START EXCERPT

About Sandra Jackson-Dumont
Sandra Jackson-Dumont joined the Lucas Museum of Narrative Art as director and CEO in January 2020. Tasked with leading the institution through its opening and beyond, Jackson-Dumont came to the Lucas Museum from the Metropolitan Museum of Art, where she served as the Frederick P. and Sandra P. Rose Chairman of Education from 2014 to 2019.
At the Lucas Museum, Jackson-Dumont oversees wide-ranging programming and operational teams and will manage a staff of more than 230 by the time the museum opens. She leads the curatorial, museum experience, education, and collections management teams in exploring the extensive collection and developing exhibitions and programs for the museum’s extensive gallery and classroom spaces. The Lucas Museum broke ground in March 2018 in Los Angeles’s Exposition Park, and Jackson-Dumont also works with the architecture and construction teams to bring architect Ma Yansong’s vision for the 11-acre campus and 300,000-square-foot building to life. Jackson-Dumont reports to the Lucas Museum’s board of directors.

END EXCERPT
START RECORD LIST

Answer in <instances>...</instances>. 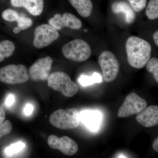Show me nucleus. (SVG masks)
Segmentation results:
<instances>
[{
	"label": "nucleus",
	"mask_w": 158,
	"mask_h": 158,
	"mask_svg": "<svg viewBox=\"0 0 158 158\" xmlns=\"http://www.w3.org/2000/svg\"><path fill=\"white\" fill-rule=\"evenodd\" d=\"M15 49L14 43L11 41L5 40L0 42V62L4 61L5 58L11 56Z\"/></svg>",
	"instance_id": "17"
},
{
	"label": "nucleus",
	"mask_w": 158,
	"mask_h": 158,
	"mask_svg": "<svg viewBox=\"0 0 158 158\" xmlns=\"http://www.w3.org/2000/svg\"><path fill=\"white\" fill-rule=\"evenodd\" d=\"M34 35L33 44L38 49L48 46L59 37L57 30L48 24H42L37 27L34 31Z\"/></svg>",
	"instance_id": "8"
},
{
	"label": "nucleus",
	"mask_w": 158,
	"mask_h": 158,
	"mask_svg": "<svg viewBox=\"0 0 158 158\" xmlns=\"http://www.w3.org/2000/svg\"><path fill=\"white\" fill-rule=\"evenodd\" d=\"M49 121L53 126L59 129H73L78 127L80 114L76 108H72L66 110L60 109L51 114Z\"/></svg>",
	"instance_id": "2"
},
{
	"label": "nucleus",
	"mask_w": 158,
	"mask_h": 158,
	"mask_svg": "<svg viewBox=\"0 0 158 158\" xmlns=\"http://www.w3.org/2000/svg\"><path fill=\"white\" fill-rule=\"evenodd\" d=\"M50 25L56 30H60L64 27H68L73 30H78L82 27L81 21L69 13H65L61 15L56 14L53 17L50 19L48 21Z\"/></svg>",
	"instance_id": "11"
},
{
	"label": "nucleus",
	"mask_w": 158,
	"mask_h": 158,
	"mask_svg": "<svg viewBox=\"0 0 158 158\" xmlns=\"http://www.w3.org/2000/svg\"><path fill=\"white\" fill-rule=\"evenodd\" d=\"M78 81L82 86L85 87L95 83H100L102 81V78L99 74L95 72L91 76L82 75L79 78Z\"/></svg>",
	"instance_id": "18"
},
{
	"label": "nucleus",
	"mask_w": 158,
	"mask_h": 158,
	"mask_svg": "<svg viewBox=\"0 0 158 158\" xmlns=\"http://www.w3.org/2000/svg\"><path fill=\"white\" fill-rule=\"evenodd\" d=\"M12 130V124L9 120L4 121L0 125V139L3 137L7 135L11 132Z\"/></svg>",
	"instance_id": "25"
},
{
	"label": "nucleus",
	"mask_w": 158,
	"mask_h": 158,
	"mask_svg": "<svg viewBox=\"0 0 158 158\" xmlns=\"http://www.w3.org/2000/svg\"><path fill=\"white\" fill-rule=\"evenodd\" d=\"M152 147L154 150L158 152V138H157L153 142Z\"/></svg>",
	"instance_id": "30"
},
{
	"label": "nucleus",
	"mask_w": 158,
	"mask_h": 158,
	"mask_svg": "<svg viewBox=\"0 0 158 158\" xmlns=\"http://www.w3.org/2000/svg\"><path fill=\"white\" fill-rule=\"evenodd\" d=\"M98 62L106 82L111 83L116 80L119 71V63L114 54L105 51L98 57Z\"/></svg>",
	"instance_id": "6"
},
{
	"label": "nucleus",
	"mask_w": 158,
	"mask_h": 158,
	"mask_svg": "<svg viewBox=\"0 0 158 158\" xmlns=\"http://www.w3.org/2000/svg\"><path fill=\"white\" fill-rule=\"evenodd\" d=\"M146 69L148 72L152 74L156 81L158 83V59L153 58L149 59L146 64Z\"/></svg>",
	"instance_id": "20"
},
{
	"label": "nucleus",
	"mask_w": 158,
	"mask_h": 158,
	"mask_svg": "<svg viewBox=\"0 0 158 158\" xmlns=\"http://www.w3.org/2000/svg\"><path fill=\"white\" fill-rule=\"evenodd\" d=\"M20 31V29L18 27H16L14 28V29H13V32H14V33H15V34H18L19 33Z\"/></svg>",
	"instance_id": "32"
},
{
	"label": "nucleus",
	"mask_w": 158,
	"mask_h": 158,
	"mask_svg": "<svg viewBox=\"0 0 158 158\" xmlns=\"http://www.w3.org/2000/svg\"><path fill=\"white\" fill-rule=\"evenodd\" d=\"M23 8L34 16H38L42 13L44 9L43 0H27Z\"/></svg>",
	"instance_id": "16"
},
{
	"label": "nucleus",
	"mask_w": 158,
	"mask_h": 158,
	"mask_svg": "<svg viewBox=\"0 0 158 158\" xmlns=\"http://www.w3.org/2000/svg\"><path fill=\"white\" fill-rule=\"evenodd\" d=\"M15 101V98L14 95L12 94H10L6 99V105L7 106H11L14 103Z\"/></svg>",
	"instance_id": "28"
},
{
	"label": "nucleus",
	"mask_w": 158,
	"mask_h": 158,
	"mask_svg": "<svg viewBox=\"0 0 158 158\" xmlns=\"http://www.w3.org/2000/svg\"><path fill=\"white\" fill-rule=\"evenodd\" d=\"M130 5L134 11L140 12L146 7V0H128Z\"/></svg>",
	"instance_id": "23"
},
{
	"label": "nucleus",
	"mask_w": 158,
	"mask_h": 158,
	"mask_svg": "<svg viewBox=\"0 0 158 158\" xmlns=\"http://www.w3.org/2000/svg\"><path fill=\"white\" fill-rule=\"evenodd\" d=\"M48 144L51 148L58 150L66 156L73 155L78 150L76 141L67 136L59 138L55 135H50L48 138Z\"/></svg>",
	"instance_id": "10"
},
{
	"label": "nucleus",
	"mask_w": 158,
	"mask_h": 158,
	"mask_svg": "<svg viewBox=\"0 0 158 158\" xmlns=\"http://www.w3.org/2000/svg\"><path fill=\"white\" fill-rule=\"evenodd\" d=\"M53 60L48 56L37 60L29 69V77L34 81L48 80L52 69Z\"/></svg>",
	"instance_id": "9"
},
{
	"label": "nucleus",
	"mask_w": 158,
	"mask_h": 158,
	"mask_svg": "<svg viewBox=\"0 0 158 158\" xmlns=\"http://www.w3.org/2000/svg\"><path fill=\"white\" fill-rule=\"evenodd\" d=\"M33 110H34L33 106L31 104L28 103L26 105L24 110V112L25 114L27 116H30L33 113Z\"/></svg>",
	"instance_id": "27"
},
{
	"label": "nucleus",
	"mask_w": 158,
	"mask_h": 158,
	"mask_svg": "<svg viewBox=\"0 0 158 158\" xmlns=\"http://www.w3.org/2000/svg\"><path fill=\"white\" fill-rule=\"evenodd\" d=\"M147 103L135 93L129 94L118 110L117 116L126 118L138 114L147 107Z\"/></svg>",
	"instance_id": "7"
},
{
	"label": "nucleus",
	"mask_w": 158,
	"mask_h": 158,
	"mask_svg": "<svg viewBox=\"0 0 158 158\" xmlns=\"http://www.w3.org/2000/svg\"><path fill=\"white\" fill-rule=\"evenodd\" d=\"M82 122L90 130L96 131L98 129L101 120V115L95 111H84L80 115Z\"/></svg>",
	"instance_id": "14"
},
{
	"label": "nucleus",
	"mask_w": 158,
	"mask_h": 158,
	"mask_svg": "<svg viewBox=\"0 0 158 158\" xmlns=\"http://www.w3.org/2000/svg\"><path fill=\"white\" fill-rule=\"evenodd\" d=\"M47 81L49 87L66 97H72L78 91V85L72 81L68 74L62 72L51 74Z\"/></svg>",
	"instance_id": "3"
},
{
	"label": "nucleus",
	"mask_w": 158,
	"mask_h": 158,
	"mask_svg": "<svg viewBox=\"0 0 158 158\" xmlns=\"http://www.w3.org/2000/svg\"><path fill=\"white\" fill-rule=\"evenodd\" d=\"M25 147V144L22 142H18L11 144L5 150V152L8 155H12L17 153Z\"/></svg>",
	"instance_id": "22"
},
{
	"label": "nucleus",
	"mask_w": 158,
	"mask_h": 158,
	"mask_svg": "<svg viewBox=\"0 0 158 158\" xmlns=\"http://www.w3.org/2000/svg\"><path fill=\"white\" fill-rule=\"evenodd\" d=\"M146 16L148 19L155 20L158 18V0H150L146 9Z\"/></svg>",
	"instance_id": "19"
},
{
	"label": "nucleus",
	"mask_w": 158,
	"mask_h": 158,
	"mask_svg": "<svg viewBox=\"0 0 158 158\" xmlns=\"http://www.w3.org/2000/svg\"><path fill=\"white\" fill-rule=\"evenodd\" d=\"M112 10L115 14L122 13L125 15V20L128 24L133 23L136 18V14L132 7L123 1H117L112 4Z\"/></svg>",
	"instance_id": "13"
},
{
	"label": "nucleus",
	"mask_w": 158,
	"mask_h": 158,
	"mask_svg": "<svg viewBox=\"0 0 158 158\" xmlns=\"http://www.w3.org/2000/svg\"><path fill=\"white\" fill-rule=\"evenodd\" d=\"M136 119L138 123L146 127L157 125L158 123V106H151L146 107L138 113Z\"/></svg>",
	"instance_id": "12"
},
{
	"label": "nucleus",
	"mask_w": 158,
	"mask_h": 158,
	"mask_svg": "<svg viewBox=\"0 0 158 158\" xmlns=\"http://www.w3.org/2000/svg\"><path fill=\"white\" fill-rule=\"evenodd\" d=\"M128 62L134 68L141 69L150 59L152 47L149 43L140 37L132 36L126 43Z\"/></svg>",
	"instance_id": "1"
},
{
	"label": "nucleus",
	"mask_w": 158,
	"mask_h": 158,
	"mask_svg": "<svg viewBox=\"0 0 158 158\" xmlns=\"http://www.w3.org/2000/svg\"><path fill=\"white\" fill-rule=\"evenodd\" d=\"M3 19L7 21L13 22L17 21L20 16L19 13L15 10L8 9L5 10L2 13Z\"/></svg>",
	"instance_id": "21"
},
{
	"label": "nucleus",
	"mask_w": 158,
	"mask_h": 158,
	"mask_svg": "<svg viewBox=\"0 0 158 158\" xmlns=\"http://www.w3.org/2000/svg\"><path fill=\"white\" fill-rule=\"evenodd\" d=\"M18 27L21 30H25L29 28L33 24V21L27 17H20L18 20Z\"/></svg>",
	"instance_id": "24"
},
{
	"label": "nucleus",
	"mask_w": 158,
	"mask_h": 158,
	"mask_svg": "<svg viewBox=\"0 0 158 158\" xmlns=\"http://www.w3.org/2000/svg\"><path fill=\"white\" fill-rule=\"evenodd\" d=\"M29 79L28 72L25 65H9L0 69V81L5 84H23Z\"/></svg>",
	"instance_id": "5"
},
{
	"label": "nucleus",
	"mask_w": 158,
	"mask_h": 158,
	"mask_svg": "<svg viewBox=\"0 0 158 158\" xmlns=\"http://www.w3.org/2000/svg\"><path fill=\"white\" fill-rule=\"evenodd\" d=\"M63 56L66 59L77 62L88 60L91 50L88 43L81 39H76L65 44L62 48Z\"/></svg>",
	"instance_id": "4"
},
{
	"label": "nucleus",
	"mask_w": 158,
	"mask_h": 158,
	"mask_svg": "<svg viewBox=\"0 0 158 158\" xmlns=\"http://www.w3.org/2000/svg\"><path fill=\"white\" fill-rule=\"evenodd\" d=\"M153 37L154 41L156 45L157 46H158V31H156L155 33H154V34H153Z\"/></svg>",
	"instance_id": "31"
},
{
	"label": "nucleus",
	"mask_w": 158,
	"mask_h": 158,
	"mask_svg": "<svg viewBox=\"0 0 158 158\" xmlns=\"http://www.w3.org/2000/svg\"><path fill=\"white\" fill-rule=\"evenodd\" d=\"M27 0H11V6L15 7H23Z\"/></svg>",
	"instance_id": "26"
},
{
	"label": "nucleus",
	"mask_w": 158,
	"mask_h": 158,
	"mask_svg": "<svg viewBox=\"0 0 158 158\" xmlns=\"http://www.w3.org/2000/svg\"><path fill=\"white\" fill-rule=\"evenodd\" d=\"M6 119V112L2 107L0 106V125L2 124Z\"/></svg>",
	"instance_id": "29"
},
{
	"label": "nucleus",
	"mask_w": 158,
	"mask_h": 158,
	"mask_svg": "<svg viewBox=\"0 0 158 158\" xmlns=\"http://www.w3.org/2000/svg\"><path fill=\"white\" fill-rule=\"evenodd\" d=\"M74 8L82 17L90 16L93 10V3L91 0H69Z\"/></svg>",
	"instance_id": "15"
}]
</instances>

END RECORD LIST

→ **WHAT TO DO**:
a – Quote the passage from the Sandra Jackson-Dumont profile starting at "About Sandra Jackson-Dumont" and ending at "2014 to 2019.".
b – In the profile of Sandra Jackson-Dumont, when did the Lucas Museum break ground?
c – Carry on the profile of Sandra Jackson-Dumont from the point where it stops.
The items play no part in what comes next.

→ **EXPECTED RESPONSES**:
a –
About Sandra Jackson-Dumont
Sandra Jackson-Dumont joined the Lucas Museum of Narrative Art as director and CEO in January 2020. Tasked with leading the institution through its opening and beyond, Jackson-Dumont came to the Lucas Museum from the Metropolitan Museum of Art, where she served as the Frederick P. and Sandra P. Rose Chairman of Education from 2014 to 2019.

b – The Lucas Museum broke ground in March 2018.

c –
Throughout her career, Jackson-Dumont has developed programming around museum collections and special exhibitions to engage a broad range of audiences, from school-age children and their teachers to artists and scholars. At The Met, Jackson-Dumont conceived of and managed an array of dynamic public programs, community engagement and academic initiatives, and live arts performances for diverse audiences. Jackson-Dumont also served for eight years as the deputy director for education and public programs and adjunct curator of modern and contemporary art at the Seattle Art Museum (SAM). There, she oversaw educational public programs, interpretive technology, and community affairs across the museum’s three venues, as well as organized significant exhibitions and collaborative projects on the work of Theaster Gates, Titus Kaphar, LaToya Ruby Frazier, and Sondra Perry, among others. Prior to that, Jackson-Dumont held positions at the Studio Museum in Harlem and the Whitney Museum of American Art, among other cultural organizations.
Known for her ability to blur the lines between academia, popular culture, and non-traditional art-going communities, Jackson-Dumont is invested in curating experiences that foster dynamic exchanges between art/artists, past/present, public/private, and people/places. She has organized numerous exhibitions, lectures, performances, symposia, and education initiatives and has contributed essays to a host of publications and worked with numerous artists.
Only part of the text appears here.